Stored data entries
※

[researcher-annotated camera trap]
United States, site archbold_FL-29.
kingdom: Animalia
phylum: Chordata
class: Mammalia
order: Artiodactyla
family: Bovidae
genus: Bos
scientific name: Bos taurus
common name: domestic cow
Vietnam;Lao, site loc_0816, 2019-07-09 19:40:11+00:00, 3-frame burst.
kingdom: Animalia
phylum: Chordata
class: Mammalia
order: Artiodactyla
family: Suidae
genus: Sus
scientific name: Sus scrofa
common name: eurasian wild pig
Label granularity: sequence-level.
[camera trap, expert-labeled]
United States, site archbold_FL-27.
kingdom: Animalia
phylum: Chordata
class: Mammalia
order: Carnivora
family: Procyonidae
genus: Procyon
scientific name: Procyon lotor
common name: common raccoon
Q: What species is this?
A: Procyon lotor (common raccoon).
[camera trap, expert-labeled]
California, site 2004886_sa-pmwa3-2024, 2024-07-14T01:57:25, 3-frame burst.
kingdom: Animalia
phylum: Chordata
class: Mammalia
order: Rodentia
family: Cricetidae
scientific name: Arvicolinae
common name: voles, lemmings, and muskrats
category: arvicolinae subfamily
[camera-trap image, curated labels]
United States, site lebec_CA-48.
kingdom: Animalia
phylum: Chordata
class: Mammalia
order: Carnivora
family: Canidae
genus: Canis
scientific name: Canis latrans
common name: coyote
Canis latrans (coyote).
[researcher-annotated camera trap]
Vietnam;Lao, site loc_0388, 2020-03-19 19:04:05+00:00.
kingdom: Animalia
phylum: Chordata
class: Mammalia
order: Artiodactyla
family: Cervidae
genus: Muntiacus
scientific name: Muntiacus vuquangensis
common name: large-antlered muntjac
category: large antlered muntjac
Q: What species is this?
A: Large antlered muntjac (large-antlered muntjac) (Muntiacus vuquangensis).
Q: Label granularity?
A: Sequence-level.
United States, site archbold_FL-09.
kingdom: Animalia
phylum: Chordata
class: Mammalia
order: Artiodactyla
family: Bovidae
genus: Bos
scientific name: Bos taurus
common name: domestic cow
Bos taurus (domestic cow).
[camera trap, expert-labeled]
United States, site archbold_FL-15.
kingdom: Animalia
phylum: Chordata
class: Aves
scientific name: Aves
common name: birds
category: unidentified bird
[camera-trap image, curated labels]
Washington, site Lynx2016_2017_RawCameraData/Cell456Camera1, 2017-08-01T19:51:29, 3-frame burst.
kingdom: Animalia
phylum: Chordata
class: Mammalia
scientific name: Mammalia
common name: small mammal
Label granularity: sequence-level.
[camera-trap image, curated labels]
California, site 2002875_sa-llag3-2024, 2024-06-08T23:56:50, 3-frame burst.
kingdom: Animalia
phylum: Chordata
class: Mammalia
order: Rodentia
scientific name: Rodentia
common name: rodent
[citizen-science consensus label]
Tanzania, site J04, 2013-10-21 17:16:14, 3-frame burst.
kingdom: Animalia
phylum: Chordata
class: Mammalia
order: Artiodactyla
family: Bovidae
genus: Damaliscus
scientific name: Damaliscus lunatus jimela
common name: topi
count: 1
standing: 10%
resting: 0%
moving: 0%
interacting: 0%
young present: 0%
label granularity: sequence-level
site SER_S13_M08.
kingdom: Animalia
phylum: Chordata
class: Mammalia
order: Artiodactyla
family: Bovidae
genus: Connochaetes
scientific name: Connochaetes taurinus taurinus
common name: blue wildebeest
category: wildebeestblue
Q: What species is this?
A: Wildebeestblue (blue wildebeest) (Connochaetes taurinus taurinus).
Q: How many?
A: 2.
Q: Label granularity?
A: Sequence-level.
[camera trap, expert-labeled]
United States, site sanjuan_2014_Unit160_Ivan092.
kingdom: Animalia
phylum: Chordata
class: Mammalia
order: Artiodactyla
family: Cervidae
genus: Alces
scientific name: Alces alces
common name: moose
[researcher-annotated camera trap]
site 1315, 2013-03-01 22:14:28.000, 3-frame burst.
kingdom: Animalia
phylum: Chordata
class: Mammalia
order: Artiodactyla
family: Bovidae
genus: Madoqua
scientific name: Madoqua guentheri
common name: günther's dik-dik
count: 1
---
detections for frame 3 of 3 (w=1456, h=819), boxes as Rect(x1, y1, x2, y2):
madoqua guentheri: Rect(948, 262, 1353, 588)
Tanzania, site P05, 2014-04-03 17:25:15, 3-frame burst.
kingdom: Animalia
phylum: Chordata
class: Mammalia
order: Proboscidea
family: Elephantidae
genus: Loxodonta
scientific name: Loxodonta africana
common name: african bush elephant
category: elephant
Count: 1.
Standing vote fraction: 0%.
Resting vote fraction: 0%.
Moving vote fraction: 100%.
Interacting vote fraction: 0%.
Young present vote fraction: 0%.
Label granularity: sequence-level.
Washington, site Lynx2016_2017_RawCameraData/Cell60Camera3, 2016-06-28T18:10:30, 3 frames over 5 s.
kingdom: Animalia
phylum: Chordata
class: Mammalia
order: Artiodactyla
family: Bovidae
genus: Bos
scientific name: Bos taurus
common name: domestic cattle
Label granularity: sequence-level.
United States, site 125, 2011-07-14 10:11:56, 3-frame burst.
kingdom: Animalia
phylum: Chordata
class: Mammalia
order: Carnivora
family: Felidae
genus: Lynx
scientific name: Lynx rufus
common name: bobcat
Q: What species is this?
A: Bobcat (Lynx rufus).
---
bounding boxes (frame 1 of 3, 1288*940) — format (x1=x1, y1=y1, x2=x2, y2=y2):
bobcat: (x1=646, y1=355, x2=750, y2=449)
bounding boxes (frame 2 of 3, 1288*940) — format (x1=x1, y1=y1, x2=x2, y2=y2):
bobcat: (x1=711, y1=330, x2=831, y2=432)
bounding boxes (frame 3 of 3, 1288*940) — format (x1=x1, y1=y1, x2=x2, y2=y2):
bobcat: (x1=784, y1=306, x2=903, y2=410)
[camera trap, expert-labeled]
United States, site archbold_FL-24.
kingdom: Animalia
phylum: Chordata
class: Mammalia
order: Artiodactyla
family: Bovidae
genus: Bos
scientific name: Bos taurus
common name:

※

Reproduce the entries above exactly, but only the lines between the line holding "scientific name: Sus scrofa" and the line holding "scientific name: Arvicolinae", inclusive.

> [Response to the task]
scientific name: Sus scrofa
common name: eurasian wild pig
Label granularity: sequence-level.
[camera trap, expert-labeled]
United States, site archbold_FL-27.
kingdom: Animalia
phylum: Chordata
class: Mammalia
order: Carnivora
family: Procyonidae
genus: Procyon
scientific name: Procyon lotor
common name: common raccoon
Q: What species is this?
A: Procyon lotor (common raccoon).
[camera trap, expert-labeled]
California, site 2004886_sa-pmwa3-2024, 2024-07-14T01:57:25, 3-frame burst.
kingdom: Animalia
phylum: Chordata
class: Mammalia
order: Rodentia
family: Cricetidae
scientific name: Arvicolinae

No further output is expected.